If we do our example with 50ms average base latency, you can see we need to go above 70% before (to my taste anyway) we see significant latency increase:

table 2: estimates of latency by utilization

ρ (per-core) Queue term ρ^6/[16(1−ρ)] Mean latency W (s) Latency (ms) % overhead vs base
0.10 0.00000007 0.05000 50.00 0.00 %
0.30 0.000065 0.05000 50.00 0.01 %
0.50 0.001953 0.05010 50.10 0.20 %
0.70 0.0246 0.05123 51.23 2.46 %
0.80 0.0818 0.05409 54.09 8.18 %
0.90 0.332 0.0666 66.6 33.2 %
0.95 0.918 0.0959 95.9 91.8 %

So if you want a very simple prediction table, you can take common values for cores, which are just bases of two, peg the desired utilization at 70% (you don’t want to waste hardware), and voila you can see your expected latency as a function of \(c\):

table 3: given 70% utilization, what is latency per core count?

cores (c) α(c) = √(2(c+1)) − 1 W/S multiplier W @ S = 10 ms W @ S = 50 ms W @ S = 100 ms
2 1.449 1.9938 19.94 ms 99.69 ms 199.38 ms
4 2.162 1.3854 13.85 ms 69.27 ms 138.54 ms
8 3.243 1.1311 11.31 ms 56.55 ms 113.11 ms
16 4.831 1.0372 10.37 ms 51.86 ms 103.72 ms
32 7.124 1.0082 10.08 ms 50.41 ms 100.82 ms
64 10.071 1.0023 10.02 ms 50.11 ms 100.23 ms

You can see that you need to run with some “real” slack in your system to keep overhead low, ie. you want to run at least 8-16 cores to stay close to your base latency. But if you need to spend less money, you can just accept higher latency. That’s often a great option because humans don’t tend to notice 50ms versus 100ms for something like a web server, and (eg.) a 4xl instance (16 vCPUs2) costs 8 times what an l (2 vCPUs) instance costs.

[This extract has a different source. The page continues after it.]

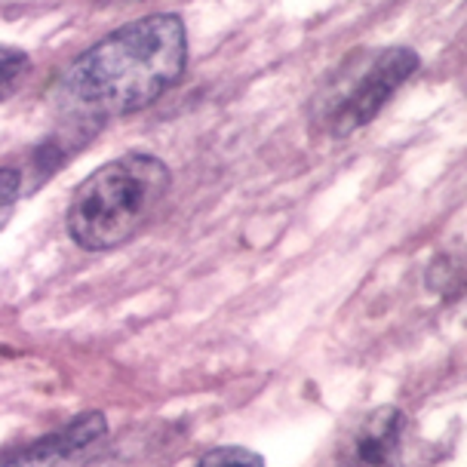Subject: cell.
Masks as SVG:
<instances>
[{"label":"cell","instance_id":"1","mask_svg":"<svg viewBox=\"0 0 467 467\" xmlns=\"http://www.w3.org/2000/svg\"><path fill=\"white\" fill-rule=\"evenodd\" d=\"M188 65V28L179 13H151L120 25L71 62L58 102L80 120L136 114L154 105Z\"/></svg>","mask_w":467,"mask_h":467},{"label":"cell","instance_id":"2","mask_svg":"<svg viewBox=\"0 0 467 467\" xmlns=\"http://www.w3.org/2000/svg\"><path fill=\"white\" fill-rule=\"evenodd\" d=\"M172 175L154 154H123L83 179L68 203V234L87 253L130 244L170 194Z\"/></svg>","mask_w":467,"mask_h":467},{"label":"cell","instance_id":"3","mask_svg":"<svg viewBox=\"0 0 467 467\" xmlns=\"http://www.w3.org/2000/svg\"><path fill=\"white\" fill-rule=\"evenodd\" d=\"M419 65V53L409 47L357 49L345 56L307 105L311 127L329 139L354 136L381 114Z\"/></svg>","mask_w":467,"mask_h":467},{"label":"cell","instance_id":"4","mask_svg":"<svg viewBox=\"0 0 467 467\" xmlns=\"http://www.w3.org/2000/svg\"><path fill=\"white\" fill-rule=\"evenodd\" d=\"M323 467H412L409 419L400 406H379L338 437Z\"/></svg>","mask_w":467,"mask_h":467},{"label":"cell","instance_id":"5","mask_svg":"<svg viewBox=\"0 0 467 467\" xmlns=\"http://www.w3.org/2000/svg\"><path fill=\"white\" fill-rule=\"evenodd\" d=\"M102 437H108V419L105 412L93 409L71 419L65 428L40 437L37 443L0 458V467H74Z\"/></svg>","mask_w":467,"mask_h":467},{"label":"cell","instance_id":"6","mask_svg":"<svg viewBox=\"0 0 467 467\" xmlns=\"http://www.w3.org/2000/svg\"><path fill=\"white\" fill-rule=\"evenodd\" d=\"M31 68V58L25 49L0 44V99L13 96L19 89V83L25 80V74Z\"/></svg>","mask_w":467,"mask_h":467},{"label":"cell","instance_id":"7","mask_svg":"<svg viewBox=\"0 0 467 467\" xmlns=\"http://www.w3.org/2000/svg\"><path fill=\"white\" fill-rule=\"evenodd\" d=\"M194 467H265V458L246 446H219L210 449Z\"/></svg>","mask_w":467,"mask_h":467},{"label":"cell","instance_id":"8","mask_svg":"<svg viewBox=\"0 0 467 467\" xmlns=\"http://www.w3.org/2000/svg\"><path fill=\"white\" fill-rule=\"evenodd\" d=\"M19 194H22V172L10 170V166H0V228L13 215V206Z\"/></svg>","mask_w":467,"mask_h":467}]
</instances>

There’s one final observation we can make that handily bookends things. If we peg utilization to 70%, and can assume we have 8+ cores so overhead is negligible, then we can get max TPS just by doing \(\frac{c\rho}{S}\), where \(S\) was just the idle latency we measured by sending a few requests. If you have more hosts, trust your load balancer and just use it to multiply your cores further. This makes your max TPS3 math simple enough to do in your head!


  1. It is “fun” to think just how bad latency is for asking a person to take on one more task when they’re already busy… People love to estimate like they’re M/M/c when they are more M/M/1. ;) 

  2. Note that a vCPU is a physical core + a hyperthread, so your real utilization is higher than you might expect. As AWS documentation states: “AWS documentation uses the term ‘vCPU’ synonymously with a ‘thread’ or a ‘hyperthread’ (or half of a physical core). Don’t miss this factor of 2 when quantifying the performance or cost of an HPC application on AWS.” Source 

  3. Of course, your service depends on many things that are not your CPU, so this max estimate will not be right. But where in the limit it is just bottlenecked on the host capacity you are paying for, CPU is likely the relevant thing.